Getting interrupts to work can be rather tricky, from getting a correctly
defined interrupt vector table linked on the right memory addresses, to
enabling interrupts properly and then processing them in an interrupt
handler. It all involves advanced topics like linker configuration files, SFR
register bit field configuration and manipulation, interrupt #pragmas,
possibly inline assembly and more.
Debugging interrupts and exceptions
So how do you go about analyzing and debugging the behavior of your interrupts
and exceptions on an Arm Cortex-M device like Kinetis? Interrupts and
exceptions are by definition asynchronous to the execution flow of your
application software and it can be very difficult to visualize interrupt
behavior, and debug the same. Fortunately, the Arm Cortex-M core has brilliant
hardware support for visualizing and debugging interrupt behavior. This is how
to use it.
To analyze exception and interrupt behavior, the debugger must use the SWD
debug mode and have SWV enabled. Furthermore, the debugger must be configured
to enable event tracing for interrupts and exceptions. If you want to use
real-time graphical chart plots as well for system analysis visualization, SWV
timestamps must be enabled too.
Configure the debugger to enable event tracing for interrupts and exceptions
With that basic configuration out of the way, the debugger can be used for
real-time system analysis, for example listing all interrupt and exception
events that occur as the application is executing at full speed, including
exception entry, exception return and exception exit. This enables
developers to work out if an interrupt actually fires, how often, and which
interrupts intermix over time. It also enables developers to work out any
interrupt nesting situations, as well as timing matters. With more capable
debuggers like Atollic TrueSTUDIO you can also see what peripheral module
generated the interrupt, and what interrupt handler is connected to the
interrupt. A double click on the interrupt handler automatically brings you to
the right code line in the source code editor as well.

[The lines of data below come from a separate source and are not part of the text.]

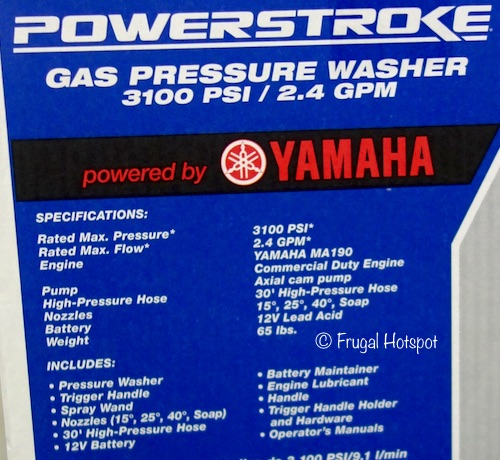 Powerstroke Gas Pressure Washer 3100 PSI at Costco
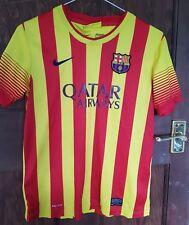 Barcelona Away Camiseta 2013-14, 12-13 Años, Buen Estado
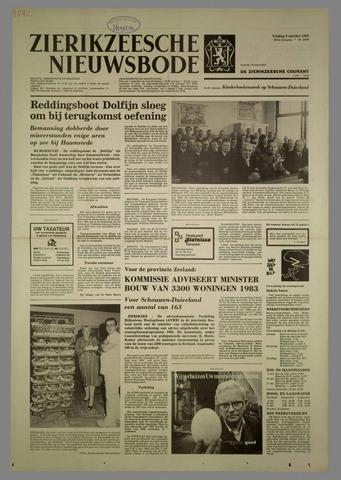 Zierikzeesche Nieuwsbode 1982-10-08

Debugger provides real-time system analysis, including exception entry,
return and exit
A graphical chart plot of the interrupt behavior provides an
easy-to-understand view of how many interrupts fire over time. This is
particularly useful if interrupts are expected to fire in certain patterns.
Good debuggers also provide you with interrupt statistics information for each
interrupt type; listing interesting information such as:
- What interrupt handler function is connected to the interrupt?
- What % of all fired interrupts is this one?
- Number of times this interrupt has fired?
- What % of interrupt handling time was spent handling this interrupt?
- Total time of all occurrences of this interrupt?
- Average time of all occurrences of this interrupt?
- Fastest and slowest time of handling this interrupt?
- When was the first time this interrupt fired?
A good debugger, like
Atollic TrueSTUDIO, also allows you to double click on any interrupt and jump directly to the
source code lines.
Summary: Arm Cortex-M core based devices, like Kinetis MCUs, offer many
compelling capabilities for embedded developers
Because it’s a modern 32-bit processor architecture, many developers
are not fully aware of its capabilities and the complexities they bring.
A key to successful Kinetis development is to understand interrupt handling,
and in particular debugging of interrupts and exceptions. A powerful debugger
brings capabilities for interrupt and exception tracing, graphical
visualization, as well as interrupt timing and statistics and capabilities for
runtime error detection using a hard fault crash analyzer.